First we are inland. We are not geographically challenged i.e by bodies of water lapping at our borders. Thus the Denver metro area can easily expand into the hinterlands where prices are generally lower (and yes I know Boulder has growth controls, however when I first moved to Colorado in the early 80’s the land between I-25 and Superior/Louisville was farm land. Second, in Denver proper revised zoning has allowed for increases in density in many central neighborhoods. I have mixed opinions on this, however in general increased density provides additional affordability in the market i.e. multi-family, slot housing and related as the dirt can accommodate more than a single-family home. Of note, one of the reasons San Francisco is so expensive is the limitation on density and height in the city proper.

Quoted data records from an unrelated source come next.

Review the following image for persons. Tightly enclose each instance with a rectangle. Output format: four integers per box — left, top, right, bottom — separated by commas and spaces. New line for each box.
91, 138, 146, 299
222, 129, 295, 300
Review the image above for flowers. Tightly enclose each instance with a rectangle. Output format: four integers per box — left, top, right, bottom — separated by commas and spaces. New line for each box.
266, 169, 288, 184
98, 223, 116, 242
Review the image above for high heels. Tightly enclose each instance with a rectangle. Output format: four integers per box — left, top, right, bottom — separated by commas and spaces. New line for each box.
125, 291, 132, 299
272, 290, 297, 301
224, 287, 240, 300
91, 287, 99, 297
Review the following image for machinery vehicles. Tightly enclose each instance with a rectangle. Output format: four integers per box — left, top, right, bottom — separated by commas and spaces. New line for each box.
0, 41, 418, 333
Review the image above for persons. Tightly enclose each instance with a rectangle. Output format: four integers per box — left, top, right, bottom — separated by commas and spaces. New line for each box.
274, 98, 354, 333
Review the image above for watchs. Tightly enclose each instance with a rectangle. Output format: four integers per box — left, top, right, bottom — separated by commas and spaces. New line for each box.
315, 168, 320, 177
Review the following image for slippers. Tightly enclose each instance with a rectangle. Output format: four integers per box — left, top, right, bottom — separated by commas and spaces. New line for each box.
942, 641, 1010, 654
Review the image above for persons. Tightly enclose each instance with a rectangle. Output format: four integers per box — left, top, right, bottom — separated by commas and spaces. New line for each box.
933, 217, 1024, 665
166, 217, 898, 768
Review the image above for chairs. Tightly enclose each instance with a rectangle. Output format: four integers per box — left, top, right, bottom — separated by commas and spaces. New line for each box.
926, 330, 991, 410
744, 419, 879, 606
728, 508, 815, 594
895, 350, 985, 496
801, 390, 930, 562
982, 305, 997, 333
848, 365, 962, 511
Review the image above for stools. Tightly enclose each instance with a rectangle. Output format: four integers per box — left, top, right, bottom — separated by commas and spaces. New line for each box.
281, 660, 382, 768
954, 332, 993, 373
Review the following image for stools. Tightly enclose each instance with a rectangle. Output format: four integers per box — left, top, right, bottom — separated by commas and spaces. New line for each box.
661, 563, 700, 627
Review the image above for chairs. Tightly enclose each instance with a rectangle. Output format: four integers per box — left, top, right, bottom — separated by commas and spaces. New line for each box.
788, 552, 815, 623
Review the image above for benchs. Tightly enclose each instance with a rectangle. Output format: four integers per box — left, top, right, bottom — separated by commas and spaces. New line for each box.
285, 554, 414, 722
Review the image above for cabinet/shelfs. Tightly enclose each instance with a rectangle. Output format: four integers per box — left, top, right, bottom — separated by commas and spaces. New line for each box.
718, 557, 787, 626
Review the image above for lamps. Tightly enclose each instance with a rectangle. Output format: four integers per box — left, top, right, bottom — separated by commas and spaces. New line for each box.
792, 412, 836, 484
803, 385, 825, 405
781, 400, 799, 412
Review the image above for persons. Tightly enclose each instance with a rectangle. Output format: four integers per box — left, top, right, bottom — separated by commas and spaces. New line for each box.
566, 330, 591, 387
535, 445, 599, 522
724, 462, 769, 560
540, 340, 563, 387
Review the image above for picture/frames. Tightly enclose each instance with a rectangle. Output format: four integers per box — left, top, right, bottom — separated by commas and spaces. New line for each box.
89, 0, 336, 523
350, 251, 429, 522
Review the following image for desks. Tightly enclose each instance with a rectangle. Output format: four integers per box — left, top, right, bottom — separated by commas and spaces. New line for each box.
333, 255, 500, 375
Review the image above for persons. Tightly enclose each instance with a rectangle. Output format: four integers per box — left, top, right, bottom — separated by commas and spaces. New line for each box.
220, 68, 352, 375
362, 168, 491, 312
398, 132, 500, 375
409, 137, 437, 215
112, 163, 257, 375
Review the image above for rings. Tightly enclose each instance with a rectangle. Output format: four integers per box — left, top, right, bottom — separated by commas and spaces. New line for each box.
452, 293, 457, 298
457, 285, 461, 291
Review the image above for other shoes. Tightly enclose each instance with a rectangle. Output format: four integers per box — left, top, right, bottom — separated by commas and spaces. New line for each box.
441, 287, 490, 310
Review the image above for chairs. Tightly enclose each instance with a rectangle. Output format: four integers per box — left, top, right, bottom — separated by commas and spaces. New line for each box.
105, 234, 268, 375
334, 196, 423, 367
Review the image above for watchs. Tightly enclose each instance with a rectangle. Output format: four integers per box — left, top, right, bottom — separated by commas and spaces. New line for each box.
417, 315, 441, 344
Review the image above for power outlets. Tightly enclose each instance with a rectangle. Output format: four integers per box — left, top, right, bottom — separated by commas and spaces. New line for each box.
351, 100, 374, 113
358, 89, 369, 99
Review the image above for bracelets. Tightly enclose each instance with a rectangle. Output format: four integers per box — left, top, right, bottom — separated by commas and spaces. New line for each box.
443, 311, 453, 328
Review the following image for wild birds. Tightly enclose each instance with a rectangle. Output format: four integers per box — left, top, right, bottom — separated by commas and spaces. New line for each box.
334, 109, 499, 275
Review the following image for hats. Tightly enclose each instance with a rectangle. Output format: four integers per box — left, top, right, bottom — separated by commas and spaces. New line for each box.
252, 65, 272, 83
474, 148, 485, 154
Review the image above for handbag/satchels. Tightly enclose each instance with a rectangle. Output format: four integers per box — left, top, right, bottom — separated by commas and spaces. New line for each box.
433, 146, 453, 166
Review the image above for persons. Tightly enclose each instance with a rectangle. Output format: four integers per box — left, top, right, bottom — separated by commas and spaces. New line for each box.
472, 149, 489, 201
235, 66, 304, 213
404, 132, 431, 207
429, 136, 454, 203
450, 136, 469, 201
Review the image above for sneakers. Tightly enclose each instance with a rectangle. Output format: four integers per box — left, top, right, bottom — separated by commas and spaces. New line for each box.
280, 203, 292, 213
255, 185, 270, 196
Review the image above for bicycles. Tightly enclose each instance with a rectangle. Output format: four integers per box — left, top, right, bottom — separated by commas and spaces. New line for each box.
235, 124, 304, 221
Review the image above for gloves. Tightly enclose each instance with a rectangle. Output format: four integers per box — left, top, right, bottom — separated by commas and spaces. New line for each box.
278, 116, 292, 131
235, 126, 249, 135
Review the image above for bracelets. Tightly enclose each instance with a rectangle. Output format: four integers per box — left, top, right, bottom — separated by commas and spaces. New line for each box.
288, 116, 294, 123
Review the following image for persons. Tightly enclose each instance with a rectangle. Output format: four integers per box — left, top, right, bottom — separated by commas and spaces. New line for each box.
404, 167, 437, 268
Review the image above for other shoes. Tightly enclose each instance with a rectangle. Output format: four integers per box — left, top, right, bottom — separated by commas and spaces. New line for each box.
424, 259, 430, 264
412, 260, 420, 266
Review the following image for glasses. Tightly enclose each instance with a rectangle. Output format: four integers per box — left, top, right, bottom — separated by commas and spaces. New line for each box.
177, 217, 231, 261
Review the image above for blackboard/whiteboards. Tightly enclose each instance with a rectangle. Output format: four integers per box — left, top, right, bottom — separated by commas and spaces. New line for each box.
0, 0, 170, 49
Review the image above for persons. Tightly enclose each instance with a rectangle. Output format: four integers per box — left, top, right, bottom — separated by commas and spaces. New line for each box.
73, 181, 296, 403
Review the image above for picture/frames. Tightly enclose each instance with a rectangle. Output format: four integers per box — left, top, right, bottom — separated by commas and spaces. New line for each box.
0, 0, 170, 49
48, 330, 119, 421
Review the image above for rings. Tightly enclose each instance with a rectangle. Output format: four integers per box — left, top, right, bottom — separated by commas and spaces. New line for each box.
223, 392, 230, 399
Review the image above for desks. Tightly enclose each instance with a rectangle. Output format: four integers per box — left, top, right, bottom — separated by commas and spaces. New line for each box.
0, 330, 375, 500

I suggest we should look at Denver in similarity to Chicago, Salt Lake, Dallas and similar inland cities. Yes we have a diversity economy, a young and well-educated population and of course lifestyle which cannot be replicated including 300 days of sunshine/year, more days than parts of Hawaii. Yet we are not on a coast, we do not have a port and we have ample land on which to expand even beyond the E/C-470 ring road.

I do believe Denver metro will generally outpace inflation. However my personal residence is the perfect example our its lifespan i.e. if when purchased new in 1984 and sold today, the residence would have mirrored inflation. However due to timing and some good luck, the residence was purchased during a severe downturn in the market and is being sold during an upturn coupled with being within an “in-demand” neighborhood.

Thus, when purchasing a home in Denver, look at what you can afford keeping in mind maintenance and upkeep and understanding your home is shelter foremost and gains beyond inflation will be the icing on the cake. With that said, I plan to buy a MegaMillions ticket later today.

Of note, there seems to be some ambiguities concerning the Buffet house as it seems the house was sold in 2005 for $5.45M. Was then listed in 2011 for $6.495M before a price reduction to $4,995M. Thus did Mr. Buffet repurchase, hold paper or what? Unfortunately I am not an investigative journalist yet I assume the same house? Just goes to show, timing and market conditions can be most influential concerning house values i.e. double the asking in 6 years, now that is hitting the lottery not to mention water views!